Aim:
Quote the full listing word for word.

Data for this task:
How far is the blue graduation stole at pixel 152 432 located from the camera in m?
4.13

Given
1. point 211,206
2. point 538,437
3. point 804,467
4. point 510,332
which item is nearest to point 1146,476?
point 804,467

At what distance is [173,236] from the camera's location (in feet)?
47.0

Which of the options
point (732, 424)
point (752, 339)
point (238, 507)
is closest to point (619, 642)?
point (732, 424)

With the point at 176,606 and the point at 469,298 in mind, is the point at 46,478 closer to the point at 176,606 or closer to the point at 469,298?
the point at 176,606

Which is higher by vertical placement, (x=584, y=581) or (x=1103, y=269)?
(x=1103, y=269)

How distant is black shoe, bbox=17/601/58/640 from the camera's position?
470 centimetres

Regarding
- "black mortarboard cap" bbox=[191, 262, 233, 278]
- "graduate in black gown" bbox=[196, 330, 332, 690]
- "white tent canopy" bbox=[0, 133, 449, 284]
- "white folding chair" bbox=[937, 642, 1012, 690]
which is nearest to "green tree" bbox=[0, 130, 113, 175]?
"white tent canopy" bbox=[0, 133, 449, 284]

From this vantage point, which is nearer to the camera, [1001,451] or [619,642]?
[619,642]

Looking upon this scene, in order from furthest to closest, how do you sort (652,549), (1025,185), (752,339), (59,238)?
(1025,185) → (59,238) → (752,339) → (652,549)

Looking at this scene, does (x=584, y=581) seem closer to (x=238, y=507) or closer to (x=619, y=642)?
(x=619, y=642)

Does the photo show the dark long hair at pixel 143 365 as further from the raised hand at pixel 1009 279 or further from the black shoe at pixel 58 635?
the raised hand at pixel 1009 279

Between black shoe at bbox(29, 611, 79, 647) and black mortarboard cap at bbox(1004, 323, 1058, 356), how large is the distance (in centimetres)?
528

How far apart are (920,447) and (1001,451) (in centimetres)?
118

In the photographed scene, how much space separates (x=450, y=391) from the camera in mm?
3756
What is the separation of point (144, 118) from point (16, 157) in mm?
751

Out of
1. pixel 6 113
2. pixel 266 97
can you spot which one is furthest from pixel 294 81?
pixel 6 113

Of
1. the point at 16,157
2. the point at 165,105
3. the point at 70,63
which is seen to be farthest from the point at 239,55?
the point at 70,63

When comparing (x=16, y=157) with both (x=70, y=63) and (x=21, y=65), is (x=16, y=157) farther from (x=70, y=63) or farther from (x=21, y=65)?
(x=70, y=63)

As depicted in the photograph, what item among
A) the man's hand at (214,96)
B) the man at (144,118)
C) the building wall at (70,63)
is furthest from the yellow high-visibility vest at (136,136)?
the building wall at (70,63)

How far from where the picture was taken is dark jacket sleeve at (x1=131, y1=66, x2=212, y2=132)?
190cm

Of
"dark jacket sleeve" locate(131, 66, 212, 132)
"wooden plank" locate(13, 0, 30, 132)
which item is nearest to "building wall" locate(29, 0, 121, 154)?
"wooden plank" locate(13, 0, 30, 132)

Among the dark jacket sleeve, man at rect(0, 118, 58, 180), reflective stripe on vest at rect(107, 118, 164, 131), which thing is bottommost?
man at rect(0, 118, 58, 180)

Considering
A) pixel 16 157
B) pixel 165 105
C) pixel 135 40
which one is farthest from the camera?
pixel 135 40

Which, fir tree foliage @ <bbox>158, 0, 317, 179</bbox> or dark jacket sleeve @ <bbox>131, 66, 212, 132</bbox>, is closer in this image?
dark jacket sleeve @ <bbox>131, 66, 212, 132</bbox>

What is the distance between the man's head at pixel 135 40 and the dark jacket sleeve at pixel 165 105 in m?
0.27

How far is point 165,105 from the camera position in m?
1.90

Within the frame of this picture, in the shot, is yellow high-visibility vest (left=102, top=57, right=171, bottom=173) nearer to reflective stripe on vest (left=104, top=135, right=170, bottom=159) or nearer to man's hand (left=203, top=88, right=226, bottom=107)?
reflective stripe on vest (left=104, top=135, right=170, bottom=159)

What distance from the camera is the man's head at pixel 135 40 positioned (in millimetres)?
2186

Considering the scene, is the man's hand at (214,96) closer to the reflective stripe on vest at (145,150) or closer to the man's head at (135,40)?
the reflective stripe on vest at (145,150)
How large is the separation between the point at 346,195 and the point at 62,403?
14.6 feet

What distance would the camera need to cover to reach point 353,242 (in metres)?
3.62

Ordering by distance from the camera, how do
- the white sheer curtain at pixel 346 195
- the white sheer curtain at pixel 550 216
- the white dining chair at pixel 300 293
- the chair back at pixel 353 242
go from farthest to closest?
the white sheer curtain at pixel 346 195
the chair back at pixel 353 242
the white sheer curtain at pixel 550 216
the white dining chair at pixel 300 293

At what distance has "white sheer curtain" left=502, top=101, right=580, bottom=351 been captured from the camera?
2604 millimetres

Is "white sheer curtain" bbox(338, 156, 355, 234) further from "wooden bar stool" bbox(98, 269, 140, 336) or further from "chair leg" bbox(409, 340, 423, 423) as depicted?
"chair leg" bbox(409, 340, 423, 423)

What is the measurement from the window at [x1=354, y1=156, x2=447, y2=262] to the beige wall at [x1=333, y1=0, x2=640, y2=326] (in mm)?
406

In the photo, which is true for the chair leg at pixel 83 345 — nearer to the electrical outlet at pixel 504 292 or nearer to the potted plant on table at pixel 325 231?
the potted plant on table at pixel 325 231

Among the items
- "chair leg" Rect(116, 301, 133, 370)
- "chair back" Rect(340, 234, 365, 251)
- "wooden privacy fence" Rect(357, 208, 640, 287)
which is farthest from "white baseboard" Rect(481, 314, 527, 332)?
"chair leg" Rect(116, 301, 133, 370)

Answer for the task:
How far is the blue graduation stole at pixel 152 432 located from the camera in m?
4.13

Given
1. point 211,206
2. point 538,437
3. point 804,467
4. point 510,332
which item is nearest to point 1146,476?
point 804,467

At what distance is [173,236] from the camera's location (in feet)?
47.0

Which of the options
point (732, 424)
point (752, 339)
point (238, 507)
is closest to point (619, 642)?
point (732, 424)

With the point at 176,606 and the point at 469,298 in mind, is the point at 46,478 closer to the point at 176,606 or closer to the point at 469,298?
the point at 176,606

Which is higher by vertical placement, (x=584, y=581) or (x=1103, y=269)?
(x=1103, y=269)

How distant is black shoe, bbox=17/601/58/640 from the camera's position?
470 centimetres

Regarding
- "black mortarboard cap" bbox=[191, 262, 233, 278]
- "graduate in black gown" bbox=[196, 330, 332, 690]
- "white tent canopy" bbox=[0, 133, 449, 284]
- "white folding chair" bbox=[937, 642, 1012, 690]
which is nearest to "green tree" bbox=[0, 130, 113, 175]?
"white tent canopy" bbox=[0, 133, 449, 284]

From this vantage point, which is nearer to the camera, [1001,451] or [619,642]?
[619,642]

Looking upon this scene, in order from furthest to closest, how do you sort (652,549), (1025,185), (752,339), (59,238)?
(1025,185) → (59,238) → (752,339) → (652,549)

Looking at this scene, does (x=584, y=581) seem closer to (x=238, y=507) or closer to (x=619, y=642)?
(x=619, y=642)

Does the photo show the dark long hair at pixel 143 365 as further from the raised hand at pixel 1009 279 or further from the black shoe at pixel 58 635?
the raised hand at pixel 1009 279

Between black shoe at bbox(29, 611, 79, 647) and black mortarboard cap at bbox(1004, 323, 1058, 356), how large is the distance (in centimetres)?
528

How far apart are (920,447) and (1001,451) (in centimetres)?
118

In the photographed scene, how much space separates (x=450, y=391) from the camera in mm?
3756
What is the separation of point (144, 118) from point (16, 157) in mm?
751

Out of
1. pixel 6 113
2. pixel 266 97
can you spot which one is furthest from pixel 294 81?
pixel 6 113

Of
1. the point at 16,157
2. the point at 165,105
3. the point at 70,63
which is seen to be farthest from the point at 239,55?
the point at 70,63

When comparing (x=16, y=157) with both (x=70, y=63) and (x=21, y=65), is (x=16, y=157) farther from (x=70, y=63) or farther from (x=21, y=65)?
(x=70, y=63)

As depicted in the photograph, what item among
A) the man's hand at (214,96)
B) the man at (144,118)
C) the building wall at (70,63)
is furthest from the yellow high-visibility vest at (136,136)?
the building wall at (70,63)

How far from where the picture was taken is dark jacket sleeve at (x1=131, y1=66, x2=212, y2=132)?
190cm

Of
"dark jacket sleeve" locate(131, 66, 212, 132)
"wooden plank" locate(13, 0, 30, 132)
which item is nearest to "building wall" locate(29, 0, 121, 154)?
"wooden plank" locate(13, 0, 30, 132)

Among the dark jacket sleeve, man at rect(0, 118, 58, 180), reflective stripe on vest at rect(107, 118, 164, 131), which thing is bottommost?
man at rect(0, 118, 58, 180)

Considering
A) pixel 16 157
B) pixel 165 105
C) pixel 135 40
which one is farthest from the camera?
pixel 135 40

Which, fir tree foliage @ <bbox>158, 0, 317, 179</bbox> or dark jacket sleeve @ <bbox>131, 66, 212, 132</bbox>, is closer in this image?
dark jacket sleeve @ <bbox>131, 66, 212, 132</bbox>

What is the distance between the man's head at pixel 135 40 and the dark jacket sleeve at pixel 165 105 in m?
0.27

How far is point 165,105 from the camera position in m?
1.90

Within the frame of this picture, in the shot, is yellow high-visibility vest (left=102, top=57, right=171, bottom=173) nearer to reflective stripe on vest (left=104, top=135, right=170, bottom=159) or nearer to man's hand (left=203, top=88, right=226, bottom=107)?
reflective stripe on vest (left=104, top=135, right=170, bottom=159)

What distance from the camera is the man's head at pixel 135 40 positioned (in millimetres)?
2186

Considering the scene, is the man's hand at (214,96) closer to the reflective stripe on vest at (145,150) or closer to the man's head at (135,40)?
the reflective stripe on vest at (145,150)
How large is the separation between the point at 346,195 and the point at 62,403?
14.6 feet

What distance would the camera need to cover to reach point 353,242 (in metres)?
3.62

Ordering by distance from the camera, how do
- the white sheer curtain at pixel 346 195
- the white sheer curtain at pixel 550 216
- the white dining chair at pixel 300 293
- the chair back at pixel 353 242
go from farthest to closest?
the white sheer curtain at pixel 346 195
the chair back at pixel 353 242
the white sheer curtain at pixel 550 216
the white dining chair at pixel 300 293

At what distance has "white sheer curtain" left=502, top=101, right=580, bottom=351 been captured from the camera?
2604 millimetres

Is "white sheer curtain" bbox(338, 156, 355, 234) further from "wooden bar stool" bbox(98, 269, 140, 336) or further from "chair leg" bbox(409, 340, 423, 423) as depicted?
"chair leg" bbox(409, 340, 423, 423)

What is the measurement from the window at [x1=354, y1=156, x2=447, y2=262] to the beige wall at [x1=333, y1=0, x2=640, y2=326] (in mm)?
406

In the photo, which is true for the chair leg at pixel 83 345 — nearer to the electrical outlet at pixel 504 292 or nearer to the potted plant on table at pixel 325 231?
the potted plant on table at pixel 325 231

Among the items
- "chair leg" Rect(116, 301, 133, 370)
- "chair back" Rect(340, 234, 365, 251)
- "wooden privacy fence" Rect(357, 208, 640, 287)
which is farthest from "white baseboard" Rect(481, 314, 527, 332)?
"chair leg" Rect(116, 301, 133, 370)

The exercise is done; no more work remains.